The new study was published in the July 2014 issue of the American Journal of Psychiatry: Adult Health Outcomes of Childhood Bullying Victimization: Evidence From a Five-Decade Longitudinal British Birth Cohort. Data were from the British National Child Development Study, a 50-year prospective cohort of births in 1 week in 1958. The authors studied data from 7,771 participants whose parents reported bullying exposure at ages 7 and 11 years, and who participated in follow-up assessments between ages 23 and 50 years. Of the three well-respected researchers who completed the study, one is a Newton International Fellow while another is a British Academy Mid-Career Fellow.
“Like other forms of childhood abuse, bullying victimization has a pervasive effect on functioning and health outcomes up to midlife,” the study concludes. ”Our ﬁndings. . .emphasize the importance of gaining a better understanding of the mechanisms underlying the persistence and pervasiveness of the impact of childhood bullying. These risk mechanisms could become suitable targets for intervention programs designed to reverse the effects of early life adversity later in the life course.”

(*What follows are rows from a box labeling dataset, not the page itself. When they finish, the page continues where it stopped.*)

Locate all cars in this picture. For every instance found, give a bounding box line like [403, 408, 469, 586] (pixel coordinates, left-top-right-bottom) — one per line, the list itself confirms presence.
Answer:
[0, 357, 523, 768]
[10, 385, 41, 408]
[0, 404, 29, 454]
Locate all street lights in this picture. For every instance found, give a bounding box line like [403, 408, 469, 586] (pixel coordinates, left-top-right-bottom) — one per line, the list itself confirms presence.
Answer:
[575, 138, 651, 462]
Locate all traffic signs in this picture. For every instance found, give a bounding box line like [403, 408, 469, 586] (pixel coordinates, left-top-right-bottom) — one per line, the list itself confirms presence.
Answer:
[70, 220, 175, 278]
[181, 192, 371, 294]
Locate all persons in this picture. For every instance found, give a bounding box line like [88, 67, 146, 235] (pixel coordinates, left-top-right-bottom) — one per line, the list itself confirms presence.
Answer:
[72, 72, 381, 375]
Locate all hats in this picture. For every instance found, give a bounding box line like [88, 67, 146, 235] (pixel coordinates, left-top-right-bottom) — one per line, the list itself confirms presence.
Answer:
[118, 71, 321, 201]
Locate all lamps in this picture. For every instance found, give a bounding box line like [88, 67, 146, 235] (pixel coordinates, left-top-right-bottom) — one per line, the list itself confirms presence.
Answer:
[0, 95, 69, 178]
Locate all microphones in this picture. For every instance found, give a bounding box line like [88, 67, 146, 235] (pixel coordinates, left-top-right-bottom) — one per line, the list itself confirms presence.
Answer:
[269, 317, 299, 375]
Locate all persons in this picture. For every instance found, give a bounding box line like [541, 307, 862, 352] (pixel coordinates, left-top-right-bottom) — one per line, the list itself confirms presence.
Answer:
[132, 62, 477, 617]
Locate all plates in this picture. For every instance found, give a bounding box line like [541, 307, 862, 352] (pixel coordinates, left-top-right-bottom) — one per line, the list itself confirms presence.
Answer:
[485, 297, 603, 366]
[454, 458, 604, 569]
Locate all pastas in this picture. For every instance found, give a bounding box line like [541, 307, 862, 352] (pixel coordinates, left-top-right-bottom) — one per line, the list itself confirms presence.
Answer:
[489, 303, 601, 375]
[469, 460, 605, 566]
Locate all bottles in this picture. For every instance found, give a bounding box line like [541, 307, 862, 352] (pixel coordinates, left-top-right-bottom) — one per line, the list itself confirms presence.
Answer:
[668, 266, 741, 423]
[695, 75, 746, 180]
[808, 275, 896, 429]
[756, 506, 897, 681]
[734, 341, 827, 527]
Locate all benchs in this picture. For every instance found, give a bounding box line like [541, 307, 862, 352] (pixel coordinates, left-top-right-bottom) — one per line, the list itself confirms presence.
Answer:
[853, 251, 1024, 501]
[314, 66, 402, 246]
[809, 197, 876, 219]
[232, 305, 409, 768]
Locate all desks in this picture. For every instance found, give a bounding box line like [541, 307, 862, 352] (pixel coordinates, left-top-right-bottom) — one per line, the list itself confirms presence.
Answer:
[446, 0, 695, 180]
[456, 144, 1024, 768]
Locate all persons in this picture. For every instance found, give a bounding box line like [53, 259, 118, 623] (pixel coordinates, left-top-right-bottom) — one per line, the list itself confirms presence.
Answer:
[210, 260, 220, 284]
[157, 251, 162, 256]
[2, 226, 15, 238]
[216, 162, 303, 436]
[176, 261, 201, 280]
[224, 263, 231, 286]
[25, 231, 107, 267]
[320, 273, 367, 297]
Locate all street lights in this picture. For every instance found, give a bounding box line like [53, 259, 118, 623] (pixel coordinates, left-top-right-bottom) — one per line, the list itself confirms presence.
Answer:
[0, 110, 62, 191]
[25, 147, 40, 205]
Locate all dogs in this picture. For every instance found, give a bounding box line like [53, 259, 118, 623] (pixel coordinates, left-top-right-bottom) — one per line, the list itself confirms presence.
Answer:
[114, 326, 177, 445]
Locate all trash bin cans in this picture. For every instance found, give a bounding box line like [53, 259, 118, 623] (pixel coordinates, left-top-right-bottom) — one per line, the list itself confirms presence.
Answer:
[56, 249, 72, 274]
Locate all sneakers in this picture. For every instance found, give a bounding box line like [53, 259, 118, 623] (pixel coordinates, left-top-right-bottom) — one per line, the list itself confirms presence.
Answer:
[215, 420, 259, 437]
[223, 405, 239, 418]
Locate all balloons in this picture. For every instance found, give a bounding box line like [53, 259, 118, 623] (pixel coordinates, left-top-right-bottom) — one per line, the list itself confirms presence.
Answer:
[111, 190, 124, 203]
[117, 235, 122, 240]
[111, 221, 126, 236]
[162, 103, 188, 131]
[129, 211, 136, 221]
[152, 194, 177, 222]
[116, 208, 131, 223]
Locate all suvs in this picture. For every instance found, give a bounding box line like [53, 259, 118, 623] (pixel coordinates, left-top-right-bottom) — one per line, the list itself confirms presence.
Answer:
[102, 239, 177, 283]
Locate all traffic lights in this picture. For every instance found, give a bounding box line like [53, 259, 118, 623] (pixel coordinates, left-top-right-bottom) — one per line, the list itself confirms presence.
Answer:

And at least one researcher is already addressing those risk mechanisms.
Dr. Robert Enright, a University of Wisconsin-Madison psychology professor, says his research and interventions may be the only ones in the world focusing on pent-up anger as the source of bullying. Dr. Enright, called “the forgiveness trailblazer” by Time magazine, has been researching forgiveness for more than 25 years, has created the International Forgiveness Institute to disseminate the results of his work, and has produced Forgiveness Education Curriculum Guides for students in pre-kindergarten through 12th grade that are being used around the world.
Now Dr. Enright has just released a new curriculum guide called “The Anti-Bullying Forgiveness Program: Reducing the Fury Within Those Who Bully.”This guide can be used by school counselors, social workers, and teachers. It is for students in grade 4 (age 9) through grade 9 (age 14) and is intended for use with those who are showing bullying behavior.
“Bullying behavior does not occur in a vacuum, but can result from deep inner rage, not resulting from those who are bullied but often from others who have hurt them in family, school, or neighborhood,” Dr. Enright says. “The purpose of our guide is to help such students to forgive those who have deeply hurt them so they no longer take out their rage on others.”